4. Edge Infrastructure Moves Ahead
According to IDC Research, worldwide spending on edge computing is expected to be $176 billion in 2022, an increase of 14.8% over 2021.
“In the service provider segment, a five-year compound annual growth rate (CAGR) of 21.6% reflects the edge infrastructure buildout underway to deliver edge cloud services. For enterprise edge technology buyers, growing at a 14.1% CAGR, provisioned services such as IaaS will grow significantly and capture an increasing share of total expenditures over the forecast period.”
Marcus Torchia, research vice president, Customer Insights & Analysis group, IDC
5. Onset of Intra-cloud Networking
“By the end of 2022, I think all the public cloud providers will be offering things that will effectively compete with operator services. The starting point will be intra-cloud networking designed to encourage enterprises to create a global front-end in a single cloud, linked to multiple data centers within the cloud itself.”
Tom Nolle, Summing Up 2022 Expectations
6. Increase in Disaggregated Chassis Deployment
“We expect an increase in Fixed Disaggregated Chassis announcements at a customer and vendor level throughout the end of 2021 and into 2022. We believe this will help set up the next upgrade cycle to 800 Gbps and 1.6 Tbps as customers learn and become comfortable with this new topology with 400 Gbps solutions currently shipping and begin demanding more from vendors in future platform updates.”
Alan Weckel, Founder and Technology Analyst at 650 Group.

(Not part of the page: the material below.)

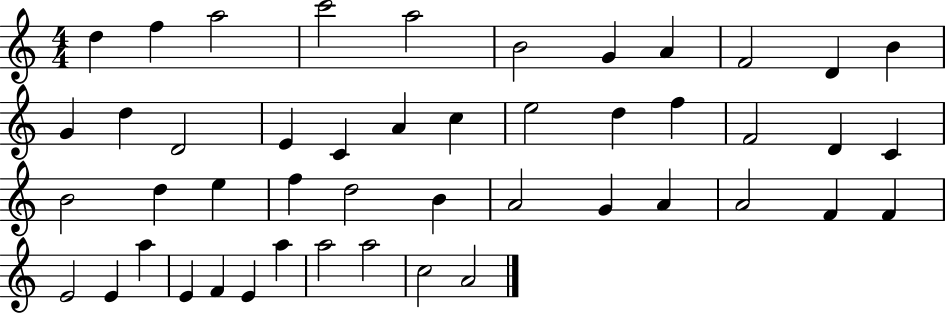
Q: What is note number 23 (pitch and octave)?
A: D4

2022: Where is Networking Going?
Sterling Perrin, Sr. Principal Analyst at Heavy Reading, explained that service providers have a long list of ‘wishes’, “When it comes to what operators are looking for in their next-generation IP networking suppliers, the list is long. Predictably—given the architectural focus on lowering costs— lowest total cost of ownership is crucial, but so are common management and orchestration, disaggregation of software from hardware, and support for cloud-native. (…) Collectively, these key requirements form a blueprint for the next generation of IP networking equipment.”
To stay competitive in 2022, telecom companies must be imaginative and daring in considering options for the next steps in building networks. As the landscape changes, and the effects of the pandemic subside, operators must be alert, analyze opportunities, and ensure that they can expand into new areas and technologies — quickly. Doing so will allow them to escape the endless vendor-lock spiral, and remain competitive in the face of uncertainty.